The brain as a 'task machine'
The portion of the brain responsible for visual reading doesn't require vision at all, according to a new study published online on February 17 in Current Biology, a Cell Press publication. Brain imaging studies of blind people as they read words in Braille show activity in precisely the same part of the brain that lights up when sighted readers read. The findings challenge the textbook notion that the brain is divided up into regions that are specialized for processing information coming in via one sense or another, the researchers say.
"The brain is not a sensory machine, although it often looks like one; it is a task machine," said Amir Amedi of The Hebrew University of Jerusalem. "A brain area can fulfill a unique function, in this case reading, regardless of what form the sensory input takes."
Unlike other tasks that the brain performs, reading is a recent invention, about 5400 years old. Braille has been in use for less than 200 years. "That's not enough time for evolution to have shaped a brain module dedicated to reading," Amedi explained.
Nevertheless, study coauthor Laurent Cohen showed previously in sighted readers that a very specific part of the brain, known as the visual word form area or VWFA for short, has been co-opted for this purpose. But no one knew what might happen in the brains of blind people who learn to read even though they've had no visual experience at all.
In the new study, Amedi's team used functional magnetic resonance imaging to measure neural activity in eight people who had been blind since birth while they read Braille words or nonsense Braille.
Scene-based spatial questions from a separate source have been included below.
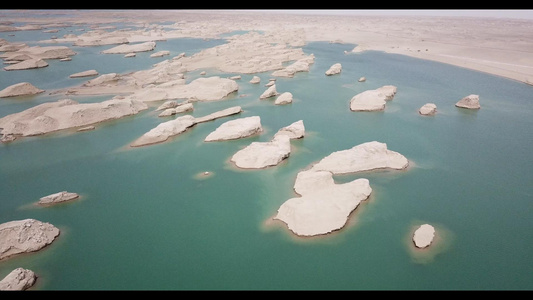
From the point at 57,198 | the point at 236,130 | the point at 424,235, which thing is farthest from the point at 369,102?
the point at 57,198

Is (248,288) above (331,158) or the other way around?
the other way around

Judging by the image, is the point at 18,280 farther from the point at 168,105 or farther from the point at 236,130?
the point at 168,105

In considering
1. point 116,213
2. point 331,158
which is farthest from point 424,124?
point 116,213

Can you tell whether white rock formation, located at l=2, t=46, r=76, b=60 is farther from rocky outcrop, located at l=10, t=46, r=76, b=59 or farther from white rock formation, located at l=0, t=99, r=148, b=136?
white rock formation, located at l=0, t=99, r=148, b=136

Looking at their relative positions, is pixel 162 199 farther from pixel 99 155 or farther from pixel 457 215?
pixel 457 215

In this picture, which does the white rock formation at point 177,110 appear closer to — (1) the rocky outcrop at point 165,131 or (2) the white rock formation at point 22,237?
(1) the rocky outcrop at point 165,131

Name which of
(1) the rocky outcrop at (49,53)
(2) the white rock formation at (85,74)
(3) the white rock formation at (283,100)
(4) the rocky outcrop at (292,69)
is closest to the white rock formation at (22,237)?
(3) the white rock formation at (283,100)

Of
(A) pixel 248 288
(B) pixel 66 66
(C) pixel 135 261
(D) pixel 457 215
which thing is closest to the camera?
(A) pixel 248 288
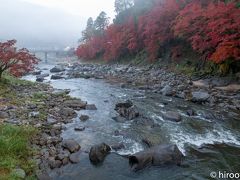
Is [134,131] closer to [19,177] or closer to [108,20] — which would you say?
[19,177]

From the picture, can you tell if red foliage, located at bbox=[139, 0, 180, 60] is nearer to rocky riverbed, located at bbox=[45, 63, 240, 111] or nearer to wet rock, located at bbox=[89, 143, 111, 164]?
rocky riverbed, located at bbox=[45, 63, 240, 111]

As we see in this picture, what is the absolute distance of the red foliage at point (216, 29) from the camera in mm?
19094

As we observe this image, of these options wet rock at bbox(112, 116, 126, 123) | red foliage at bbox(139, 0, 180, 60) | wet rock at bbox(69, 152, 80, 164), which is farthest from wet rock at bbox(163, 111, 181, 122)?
red foliage at bbox(139, 0, 180, 60)

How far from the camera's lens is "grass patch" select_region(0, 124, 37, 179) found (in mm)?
7559

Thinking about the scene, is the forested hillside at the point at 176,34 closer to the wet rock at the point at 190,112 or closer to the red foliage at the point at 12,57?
the wet rock at the point at 190,112

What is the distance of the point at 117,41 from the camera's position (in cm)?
4588

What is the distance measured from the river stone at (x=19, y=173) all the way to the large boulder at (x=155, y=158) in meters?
3.44

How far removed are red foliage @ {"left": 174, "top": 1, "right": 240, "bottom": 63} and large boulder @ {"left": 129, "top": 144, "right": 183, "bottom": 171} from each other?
13.3 metres

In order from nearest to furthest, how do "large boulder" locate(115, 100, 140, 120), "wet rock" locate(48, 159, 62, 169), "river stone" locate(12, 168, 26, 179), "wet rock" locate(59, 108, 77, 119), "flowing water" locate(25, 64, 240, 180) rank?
"river stone" locate(12, 168, 26, 179) → "flowing water" locate(25, 64, 240, 180) → "wet rock" locate(48, 159, 62, 169) → "wet rock" locate(59, 108, 77, 119) → "large boulder" locate(115, 100, 140, 120)

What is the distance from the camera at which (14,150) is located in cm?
838

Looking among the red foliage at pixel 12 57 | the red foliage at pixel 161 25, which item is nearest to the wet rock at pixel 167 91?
the red foliage at pixel 12 57

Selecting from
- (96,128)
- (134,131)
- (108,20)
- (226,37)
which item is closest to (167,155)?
(134,131)

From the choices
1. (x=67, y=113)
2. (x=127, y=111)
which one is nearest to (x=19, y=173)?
(x=67, y=113)

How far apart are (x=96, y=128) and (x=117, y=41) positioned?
117 feet
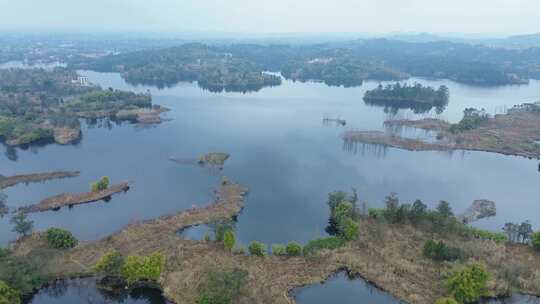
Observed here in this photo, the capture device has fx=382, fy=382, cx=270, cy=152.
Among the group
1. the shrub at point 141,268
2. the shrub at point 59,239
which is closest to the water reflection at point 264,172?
the shrub at point 59,239

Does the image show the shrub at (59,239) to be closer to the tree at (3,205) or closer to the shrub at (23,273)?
the shrub at (23,273)

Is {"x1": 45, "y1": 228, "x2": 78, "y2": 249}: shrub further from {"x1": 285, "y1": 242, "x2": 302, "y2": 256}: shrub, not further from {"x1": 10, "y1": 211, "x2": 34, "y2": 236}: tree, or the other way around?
{"x1": 285, "y1": 242, "x2": 302, "y2": 256}: shrub

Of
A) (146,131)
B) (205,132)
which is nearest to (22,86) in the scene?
(146,131)

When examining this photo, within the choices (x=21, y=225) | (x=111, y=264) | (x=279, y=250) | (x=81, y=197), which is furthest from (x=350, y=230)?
(x=81, y=197)

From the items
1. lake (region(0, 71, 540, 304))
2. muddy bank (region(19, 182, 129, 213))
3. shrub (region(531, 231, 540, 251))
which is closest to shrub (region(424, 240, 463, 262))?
shrub (region(531, 231, 540, 251))

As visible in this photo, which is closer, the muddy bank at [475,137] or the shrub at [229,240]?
the shrub at [229,240]

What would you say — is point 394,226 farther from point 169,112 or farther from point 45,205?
point 169,112
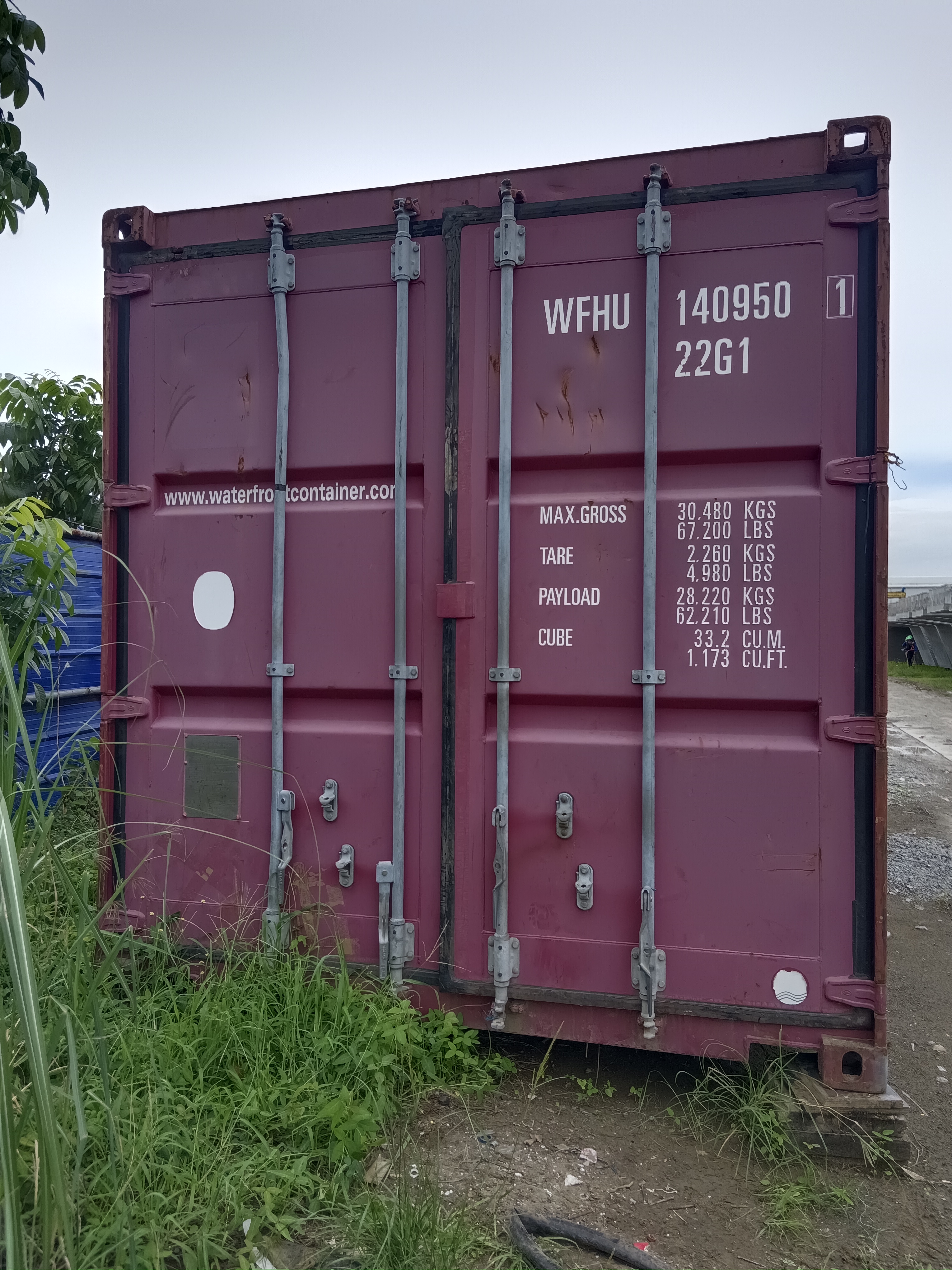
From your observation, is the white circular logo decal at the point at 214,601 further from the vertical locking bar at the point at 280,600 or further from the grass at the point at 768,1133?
the grass at the point at 768,1133

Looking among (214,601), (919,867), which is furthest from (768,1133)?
(919,867)

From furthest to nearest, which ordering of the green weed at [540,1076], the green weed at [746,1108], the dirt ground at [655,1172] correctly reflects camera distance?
the green weed at [540,1076] → the green weed at [746,1108] → the dirt ground at [655,1172]

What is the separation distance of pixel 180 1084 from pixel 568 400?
2337mm

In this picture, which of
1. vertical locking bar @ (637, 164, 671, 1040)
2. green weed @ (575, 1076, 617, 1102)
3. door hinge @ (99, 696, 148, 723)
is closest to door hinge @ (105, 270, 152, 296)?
door hinge @ (99, 696, 148, 723)

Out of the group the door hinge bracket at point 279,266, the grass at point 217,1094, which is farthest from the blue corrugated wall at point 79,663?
the door hinge bracket at point 279,266

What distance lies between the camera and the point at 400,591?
276 cm

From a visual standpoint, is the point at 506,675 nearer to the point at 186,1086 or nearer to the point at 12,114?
the point at 186,1086

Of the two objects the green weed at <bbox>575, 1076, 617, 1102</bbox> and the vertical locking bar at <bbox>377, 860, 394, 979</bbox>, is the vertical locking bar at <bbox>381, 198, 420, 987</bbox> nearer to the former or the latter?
the vertical locking bar at <bbox>377, 860, 394, 979</bbox>

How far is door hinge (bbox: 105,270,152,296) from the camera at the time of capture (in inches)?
120

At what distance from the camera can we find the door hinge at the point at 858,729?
2486 millimetres

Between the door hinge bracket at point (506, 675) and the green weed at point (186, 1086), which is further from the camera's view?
the door hinge bracket at point (506, 675)

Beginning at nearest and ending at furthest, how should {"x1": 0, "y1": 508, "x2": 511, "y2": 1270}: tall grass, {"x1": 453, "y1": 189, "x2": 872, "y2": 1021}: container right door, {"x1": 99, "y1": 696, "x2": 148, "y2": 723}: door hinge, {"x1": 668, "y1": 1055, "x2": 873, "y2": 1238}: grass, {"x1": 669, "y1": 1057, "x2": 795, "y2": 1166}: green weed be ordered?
{"x1": 0, "y1": 508, "x2": 511, "y2": 1270}: tall grass, {"x1": 668, "y1": 1055, "x2": 873, "y2": 1238}: grass, {"x1": 669, "y1": 1057, "x2": 795, "y2": 1166}: green weed, {"x1": 453, "y1": 189, "x2": 872, "y2": 1021}: container right door, {"x1": 99, "y1": 696, "x2": 148, "y2": 723}: door hinge

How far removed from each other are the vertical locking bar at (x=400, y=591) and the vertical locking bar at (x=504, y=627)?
0.31m

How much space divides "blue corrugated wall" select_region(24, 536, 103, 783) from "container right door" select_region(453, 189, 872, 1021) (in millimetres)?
3332
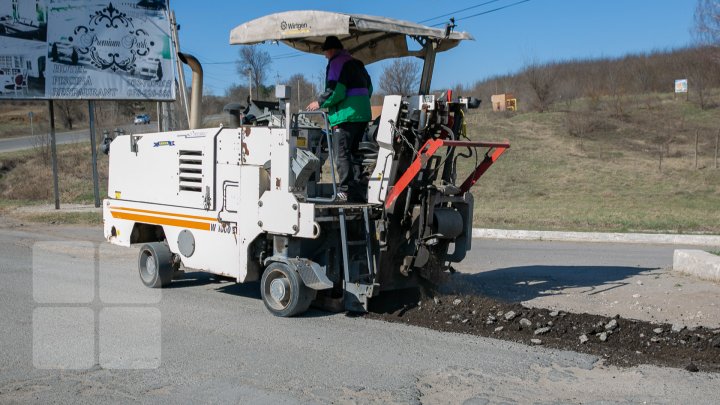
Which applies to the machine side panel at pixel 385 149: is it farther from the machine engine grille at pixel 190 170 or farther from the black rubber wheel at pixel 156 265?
the black rubber wheel at pixel 156 265

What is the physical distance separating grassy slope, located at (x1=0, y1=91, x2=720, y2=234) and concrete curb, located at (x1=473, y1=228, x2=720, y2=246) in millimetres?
1939

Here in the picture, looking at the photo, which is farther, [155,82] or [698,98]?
[698,98]

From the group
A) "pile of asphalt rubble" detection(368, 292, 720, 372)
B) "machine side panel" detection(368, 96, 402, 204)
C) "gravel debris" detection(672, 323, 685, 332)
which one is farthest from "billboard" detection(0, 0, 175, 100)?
"gravel debris" detection(672, 323, 685, 332)

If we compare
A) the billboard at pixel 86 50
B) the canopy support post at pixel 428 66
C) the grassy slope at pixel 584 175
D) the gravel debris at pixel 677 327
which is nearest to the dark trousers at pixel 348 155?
the canopy support post at pixel 428 66

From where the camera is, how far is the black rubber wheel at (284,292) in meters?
7.92

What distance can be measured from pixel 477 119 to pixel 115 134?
102ft

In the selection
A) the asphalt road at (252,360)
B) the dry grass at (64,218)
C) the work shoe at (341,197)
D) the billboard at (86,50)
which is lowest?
the asphalt road at (252,360)

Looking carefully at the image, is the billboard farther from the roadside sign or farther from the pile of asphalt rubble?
the roadside sign

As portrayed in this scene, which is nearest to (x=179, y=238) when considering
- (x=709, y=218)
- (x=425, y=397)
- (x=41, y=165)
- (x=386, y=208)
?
(x=386, y=208)

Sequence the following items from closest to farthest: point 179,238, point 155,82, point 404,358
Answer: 1. point 404,358
2. point 179,238
3. point 155,82

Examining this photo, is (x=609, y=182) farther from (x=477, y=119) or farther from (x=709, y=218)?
(x=477, y=119)

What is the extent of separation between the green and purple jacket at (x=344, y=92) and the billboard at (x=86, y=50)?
15.0m

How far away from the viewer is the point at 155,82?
22.4m

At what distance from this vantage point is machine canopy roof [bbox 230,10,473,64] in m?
7.95
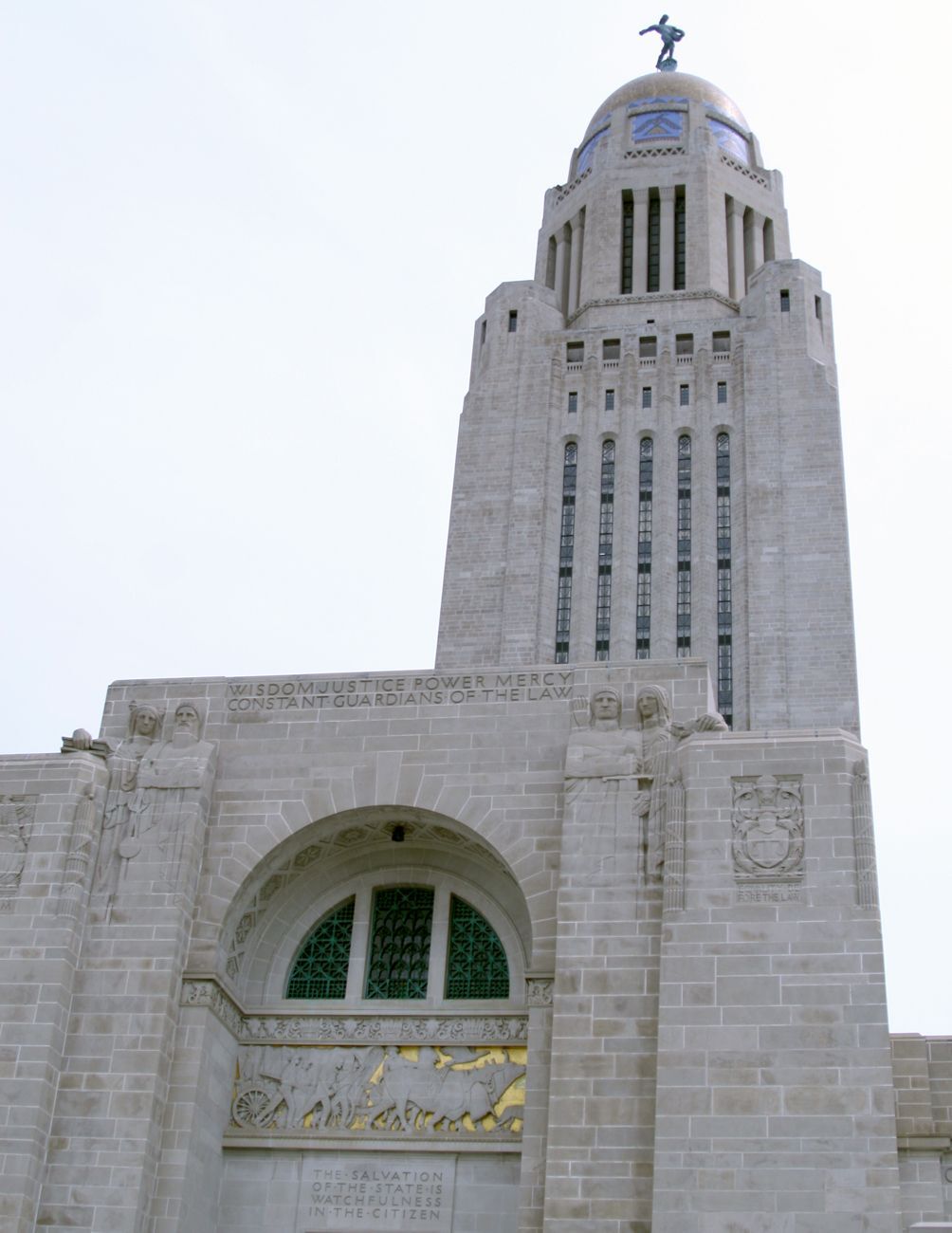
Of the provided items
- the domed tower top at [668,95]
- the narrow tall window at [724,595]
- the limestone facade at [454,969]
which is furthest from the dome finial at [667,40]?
the limestone facade at [454,969]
If the brain were organized around processing sensory information, one might expect that Braille reading would depend on regions dedicated to processing tactile information, Amedi explained. If instead the brain is task oriented, you'd expect to find the peak of activity across the entire brain in the VWFA, right where it occurs in sighted readers, and that is exactly what the researchers found.
Further comparison of brain activity in blind and sighted readers showed that the patterns in the VWFA were indistinguishable between the two groups.
"The main functional properties of the VWFA as identified in the sighted are present as well in the blind, are thus independent of the sensory modality of reading, and even more surprisingly do not require any visual experience," the researchers wrote. "To the best of our judgment, this provides the strongest support so far for the metamodal theory [of brain function]," which suggests that brain regions are defined by the tasks they perform. "Hence, the VWFA should also be referred to as the tactile word form area, or more generally as the (metamodal) word form area."
The researchers suggest that the VWFA is a multisensory integration area that binds simple features into more elaborate shape descriptions, making it ideal for the relatively new task of reading.
"Its specific anatomical location and its strong connectivity to language areas enable it to bridge high-level perceptual word representation and language-related components of reading," they wrote. "It is therefore the most suitable region to be taken over during reading acquisition, even when reading is acquired via touch without prior visual experience."
Amedi said the researchers plan to examine brain activity as people learn to read Braille for the first time, to find out how rapidly this takeover happens. "How does the brain change to process information in words?" he asked. "Is it instantaneous?"